The Nizams artillery out-ranged that of the Portuguese. He brought to bear 11 large cannon that fired 45 to 80, 100, 200 and even 300 pound cannonballs. The other 27 pieces were 36, 24 and 16-pounders. The Portuguese on the other hand had at best 12-pounder cannon that weighted 4000 pounds and required 20 horses to position or 8-pounders weighting 2400 pounds that required 12 horses to position, but lacking the horses the Portuguese would have to position them by hand. Other cannon were 2 and 4-pounders weighting 600 to 1800 pounds.
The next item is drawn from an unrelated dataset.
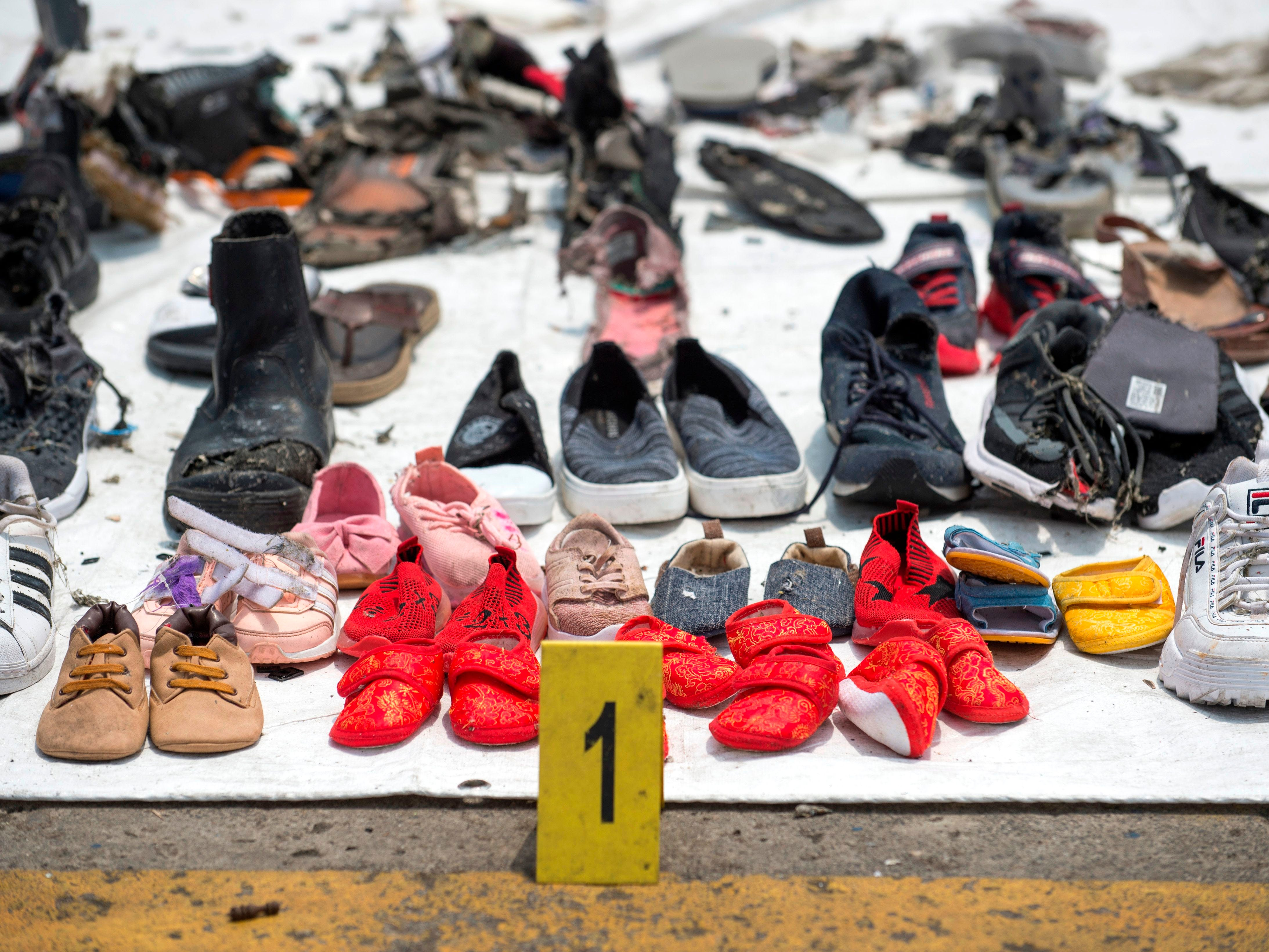 Shoes found during the search for victims of the ill-fated Lion Air flight JT 610 are collected at the Jakarta International Container Terminal in Jakarta, on Oct. 31, 2018. Boeing officials were set to meet with Lion Air after Indonesia orders an inspection of the U.S. plane maker's 737-MAX jets in the wake of the deadly crash feared to have killed 189 people.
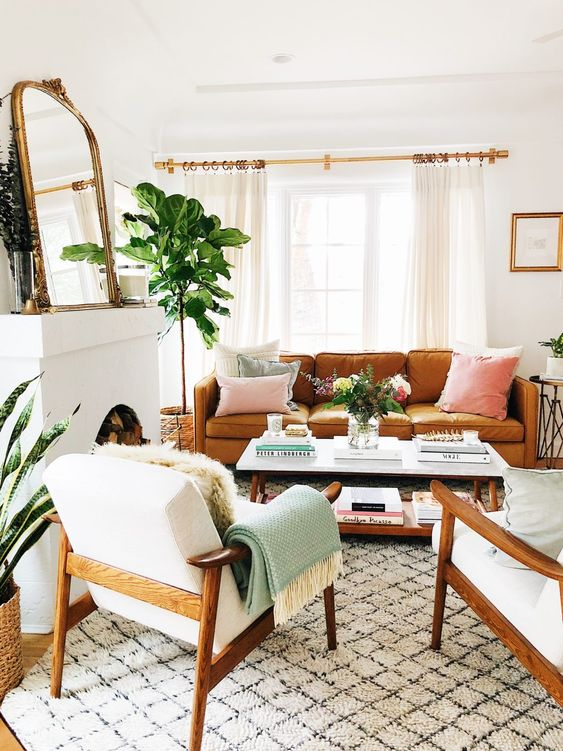 a welcoming mid-century modern lviing room with a non-working fireplace, an amber leather sofa, white chairs, a low coffee table, a mirror and pastel pillows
The great advantage of the Portuguese lied in their infantry, only 900 soldiers strong but each equipped with steel-plate armour, arquebuses and muskets capable of firing a 50 gram bullet as far as 400 meters, compared to only 300 arquebusiers on the enemy side, with less powerful and accurate weapons. The defenders on the Portuguese side numbered 1100 or 1200 men total among soldiers, auxiliaries, and civilian militia. Once the dire situation at Chaul became known however, numerous Portuguese volunteered to sail in the aid of the beleaguered city, so that soon there were as many as 2000 soldiers.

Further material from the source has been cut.